## Given task 1:
Extract every line of the records that contains the string "instances", treating uppercase and lowercase as different.

Table 2 lists the world's regional cropland areas and their estimated capacities to store biochar carbon in the soils of croplands. The worldwide potential capacity for storing biochar carbon in agricultural soils (1411 million hectares) was estimated to be 428 GtC. This estimate (428 GtC), which is somewhat higher than that (224 GtC) estimated by Lehman et al.,³⁴ probably represents an upper limit value. The maximal amounts of biochar carbon that could be cumulatively placed into soil while still beneficial to soil environment and plant growth are probably dependent on a number of factors including the specific biochar properties, topography, soil type, weather, and plant species. Worldwide biochar soil field tests are needed to obtain more accurate information on the capacity of biochar carbon sequestration in soils.

Table 3 lists the world's capacity of biochar carbon sequestration in soils of all possible applicable lands. The world's total land areas are 13 000 million hectares,³⁵ which consist of 1411 million hectares of croplands, 1250 million hectares of temperate grasslands, 3937 million hectares of forestlands, and 6402 million hectares of others lands. In principle, in addition to the soils of croplands, it is also possible to apply biochar materials in soils of other lands including grasslands and probably also a fraction of forestlands. A maximum theoretical biochar sequestration of 303.8 ton C per hectare would calculate to 380 GtC globally for the 1250 million hectares of temperate grasslands. There are 3937 million hectares of forestlands in the world. If the forestlands could also be used to sequestrate biochar carbon, the capacity of biochar storage in the 3937 million hectares of forest soils would be 1196 GtC. If the entire world land areas could contribute to biochar carbon sequestration on average of 303.8 ton C per hectare, the global theoretical capacity for soil biochar carbon sequestration in all the lands would be 3950 GtC, which would be about sufficient to mitigate the additional carbon (4000 Gt) that is expected to be released from the burning of the remaining fossil fuel resources.⁴ However, for various reasons, not all the world land areas could necessarily be used for biochar soil application. Of the total land area on Earth, cropland accounts for about 11 percent, pastureland 27 percent, forested land 32 percent, and urban lands 9 percent. Most of the remaining 21 percent is unsuitable for crops, pasture, and/or forests because the soil is too infertile or shallow to support plant growth, or the climate and region are too cold, dry, steep, stony, or wet. At this point, it is probably reasonable to assume that only a fraction (about 30%?) of the world lands could be considered for using this technology in the 21^st century, which would theoretically translate to a potential soil biochar carbon sequestration capacity of about 1166 GtC for the world consisting of the following: croplands (potential capacity: 428 GtC), grasslands (380 GtC), and a fraction (30%?) of forest lands (1196 GtC × 30% = 358 GtC). More studies are needed to fully determine the total potential capacity of soil biochar carbon sequestration for the various lands in the world.

## Given task 2:
Reproduce the part of the passage on biochar carbon storage that starts with "Table 2 lists" and goes on through "sequestration in soils.", keeping its wording unchanged.

## Data extract:

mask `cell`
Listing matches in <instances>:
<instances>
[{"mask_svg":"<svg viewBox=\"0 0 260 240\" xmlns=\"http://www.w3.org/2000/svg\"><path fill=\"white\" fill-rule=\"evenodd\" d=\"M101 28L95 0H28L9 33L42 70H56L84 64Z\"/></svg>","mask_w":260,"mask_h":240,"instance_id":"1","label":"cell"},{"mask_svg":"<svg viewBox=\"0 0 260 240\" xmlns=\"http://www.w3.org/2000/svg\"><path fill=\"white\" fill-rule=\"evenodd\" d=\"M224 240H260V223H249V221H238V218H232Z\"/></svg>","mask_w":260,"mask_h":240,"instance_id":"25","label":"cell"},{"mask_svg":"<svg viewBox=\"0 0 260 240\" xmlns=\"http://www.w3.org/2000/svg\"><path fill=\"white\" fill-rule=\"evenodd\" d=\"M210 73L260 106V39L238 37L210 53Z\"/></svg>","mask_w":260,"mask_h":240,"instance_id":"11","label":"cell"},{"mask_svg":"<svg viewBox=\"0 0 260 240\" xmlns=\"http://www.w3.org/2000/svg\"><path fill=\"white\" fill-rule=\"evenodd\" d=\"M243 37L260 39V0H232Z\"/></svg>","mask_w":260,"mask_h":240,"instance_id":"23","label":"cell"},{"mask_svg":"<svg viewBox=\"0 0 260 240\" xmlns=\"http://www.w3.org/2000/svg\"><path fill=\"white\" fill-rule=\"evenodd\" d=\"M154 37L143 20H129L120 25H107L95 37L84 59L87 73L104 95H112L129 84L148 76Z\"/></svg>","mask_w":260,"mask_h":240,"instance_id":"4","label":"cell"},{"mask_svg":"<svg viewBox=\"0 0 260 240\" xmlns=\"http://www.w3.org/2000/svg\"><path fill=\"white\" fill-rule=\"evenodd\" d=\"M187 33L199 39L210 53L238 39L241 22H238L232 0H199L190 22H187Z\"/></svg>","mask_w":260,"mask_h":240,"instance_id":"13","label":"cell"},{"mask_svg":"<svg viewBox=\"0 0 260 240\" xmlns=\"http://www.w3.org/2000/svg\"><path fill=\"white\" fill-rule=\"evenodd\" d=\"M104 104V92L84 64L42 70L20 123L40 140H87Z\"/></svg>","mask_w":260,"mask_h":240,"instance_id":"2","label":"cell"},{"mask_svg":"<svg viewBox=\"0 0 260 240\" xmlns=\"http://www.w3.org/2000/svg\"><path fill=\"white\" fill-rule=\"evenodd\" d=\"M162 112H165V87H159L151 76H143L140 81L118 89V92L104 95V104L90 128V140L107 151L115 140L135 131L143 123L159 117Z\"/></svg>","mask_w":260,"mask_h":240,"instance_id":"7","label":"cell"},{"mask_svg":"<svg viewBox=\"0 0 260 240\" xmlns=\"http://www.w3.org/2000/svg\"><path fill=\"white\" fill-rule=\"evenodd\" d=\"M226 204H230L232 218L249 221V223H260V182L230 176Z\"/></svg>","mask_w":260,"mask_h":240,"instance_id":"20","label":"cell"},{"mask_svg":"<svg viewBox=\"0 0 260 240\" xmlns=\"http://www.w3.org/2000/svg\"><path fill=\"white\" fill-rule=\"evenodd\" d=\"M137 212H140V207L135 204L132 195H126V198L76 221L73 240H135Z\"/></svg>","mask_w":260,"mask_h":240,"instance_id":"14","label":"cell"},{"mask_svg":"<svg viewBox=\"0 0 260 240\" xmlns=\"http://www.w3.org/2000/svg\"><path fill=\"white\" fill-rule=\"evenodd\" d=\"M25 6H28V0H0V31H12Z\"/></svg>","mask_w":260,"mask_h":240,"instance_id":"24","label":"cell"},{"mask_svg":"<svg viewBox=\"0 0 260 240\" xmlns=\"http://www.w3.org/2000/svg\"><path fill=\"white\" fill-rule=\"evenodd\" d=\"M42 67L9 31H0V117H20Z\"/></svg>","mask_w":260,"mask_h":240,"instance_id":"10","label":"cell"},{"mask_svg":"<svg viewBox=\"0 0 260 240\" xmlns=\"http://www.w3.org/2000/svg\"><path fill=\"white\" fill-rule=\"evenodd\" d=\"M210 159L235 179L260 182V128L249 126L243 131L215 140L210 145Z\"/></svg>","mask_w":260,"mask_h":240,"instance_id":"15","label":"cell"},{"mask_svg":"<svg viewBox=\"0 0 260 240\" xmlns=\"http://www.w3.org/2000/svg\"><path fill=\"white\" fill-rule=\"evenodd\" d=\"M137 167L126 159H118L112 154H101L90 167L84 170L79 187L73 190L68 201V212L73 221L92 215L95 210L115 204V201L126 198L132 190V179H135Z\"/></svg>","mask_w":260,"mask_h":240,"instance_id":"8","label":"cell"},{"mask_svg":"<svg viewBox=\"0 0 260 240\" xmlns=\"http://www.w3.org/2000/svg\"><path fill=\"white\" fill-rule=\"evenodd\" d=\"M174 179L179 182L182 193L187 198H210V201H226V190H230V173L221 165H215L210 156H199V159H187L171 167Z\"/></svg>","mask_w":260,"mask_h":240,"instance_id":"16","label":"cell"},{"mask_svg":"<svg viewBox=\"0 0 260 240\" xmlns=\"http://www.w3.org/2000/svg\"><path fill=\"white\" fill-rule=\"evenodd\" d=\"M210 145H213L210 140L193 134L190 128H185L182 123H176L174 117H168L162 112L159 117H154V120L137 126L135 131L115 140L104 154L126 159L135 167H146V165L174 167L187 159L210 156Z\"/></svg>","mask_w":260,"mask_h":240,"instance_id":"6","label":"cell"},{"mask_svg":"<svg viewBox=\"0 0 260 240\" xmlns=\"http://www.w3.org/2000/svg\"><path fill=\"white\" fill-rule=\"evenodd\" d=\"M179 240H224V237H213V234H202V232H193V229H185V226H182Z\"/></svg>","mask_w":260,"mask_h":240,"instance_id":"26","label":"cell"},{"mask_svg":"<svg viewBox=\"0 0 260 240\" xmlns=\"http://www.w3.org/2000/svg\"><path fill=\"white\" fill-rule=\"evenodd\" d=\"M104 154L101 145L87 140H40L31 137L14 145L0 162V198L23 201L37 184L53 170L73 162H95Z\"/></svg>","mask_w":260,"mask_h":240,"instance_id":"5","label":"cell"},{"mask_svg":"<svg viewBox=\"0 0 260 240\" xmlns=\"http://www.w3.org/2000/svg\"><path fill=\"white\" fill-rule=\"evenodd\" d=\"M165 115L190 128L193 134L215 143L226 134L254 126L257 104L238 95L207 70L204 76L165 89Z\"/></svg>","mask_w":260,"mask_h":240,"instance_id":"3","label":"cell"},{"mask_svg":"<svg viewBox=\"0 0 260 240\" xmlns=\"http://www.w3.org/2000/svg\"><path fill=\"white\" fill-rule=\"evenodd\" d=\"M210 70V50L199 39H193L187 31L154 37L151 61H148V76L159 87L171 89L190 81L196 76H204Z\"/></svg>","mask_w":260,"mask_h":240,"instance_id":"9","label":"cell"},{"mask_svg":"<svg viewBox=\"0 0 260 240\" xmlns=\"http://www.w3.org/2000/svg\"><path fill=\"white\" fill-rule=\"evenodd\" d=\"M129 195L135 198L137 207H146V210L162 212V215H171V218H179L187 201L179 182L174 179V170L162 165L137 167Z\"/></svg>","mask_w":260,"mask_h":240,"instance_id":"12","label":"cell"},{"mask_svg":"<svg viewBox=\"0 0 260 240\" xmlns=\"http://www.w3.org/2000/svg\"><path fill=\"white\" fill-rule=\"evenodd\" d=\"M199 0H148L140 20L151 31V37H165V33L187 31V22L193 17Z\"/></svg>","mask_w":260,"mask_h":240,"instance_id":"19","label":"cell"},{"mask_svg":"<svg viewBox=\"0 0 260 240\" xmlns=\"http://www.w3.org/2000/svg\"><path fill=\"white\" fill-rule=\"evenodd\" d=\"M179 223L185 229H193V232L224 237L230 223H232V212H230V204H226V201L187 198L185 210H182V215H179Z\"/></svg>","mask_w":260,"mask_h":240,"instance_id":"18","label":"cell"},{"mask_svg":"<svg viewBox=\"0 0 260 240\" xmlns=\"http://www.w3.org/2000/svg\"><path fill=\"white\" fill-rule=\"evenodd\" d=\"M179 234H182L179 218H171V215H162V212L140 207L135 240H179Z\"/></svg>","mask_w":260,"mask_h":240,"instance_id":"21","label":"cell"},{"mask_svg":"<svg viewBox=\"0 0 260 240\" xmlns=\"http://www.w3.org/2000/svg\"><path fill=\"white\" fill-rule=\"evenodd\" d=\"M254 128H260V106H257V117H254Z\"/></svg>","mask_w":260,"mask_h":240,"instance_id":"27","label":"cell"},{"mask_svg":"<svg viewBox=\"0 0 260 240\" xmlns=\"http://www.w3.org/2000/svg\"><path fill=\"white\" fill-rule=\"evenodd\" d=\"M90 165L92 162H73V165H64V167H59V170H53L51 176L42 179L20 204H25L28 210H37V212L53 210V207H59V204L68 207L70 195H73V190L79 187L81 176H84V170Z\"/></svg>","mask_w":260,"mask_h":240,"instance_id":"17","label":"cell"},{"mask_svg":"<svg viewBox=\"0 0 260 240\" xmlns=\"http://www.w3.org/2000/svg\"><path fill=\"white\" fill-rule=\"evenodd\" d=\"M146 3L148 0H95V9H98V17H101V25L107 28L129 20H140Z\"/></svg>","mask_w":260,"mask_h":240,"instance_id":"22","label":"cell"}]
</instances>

## Problem solution 1:
Listing matches in <instances>:
<instances>
</instances>

## Problem solution 2:
Table 2 lists the world's regional cropland areas and their estimated capacities to store biochar carbon in the soils of croplands. The worldwide potential capacity for storing biochar carbon in agricultural soils (1411 million hectares) was estimated to be 428 GtC. This estimate (428 GtC), which is somewhat higher than that (224 GtC) estimated by Lehman et al.,³⁴ probably represents an upper limit value. The maximal amounts of biochar carbon that could be cumulatively placed into soil while still beneficial to soil environment and plant growth are probably dependent on a number of factors including the specific biochar properties, topography, soil type, weather, and plant species. Worldwide biochar soil field tests are needed to obtain more accurate information on the capacity of biochar carbon sequestration in soils.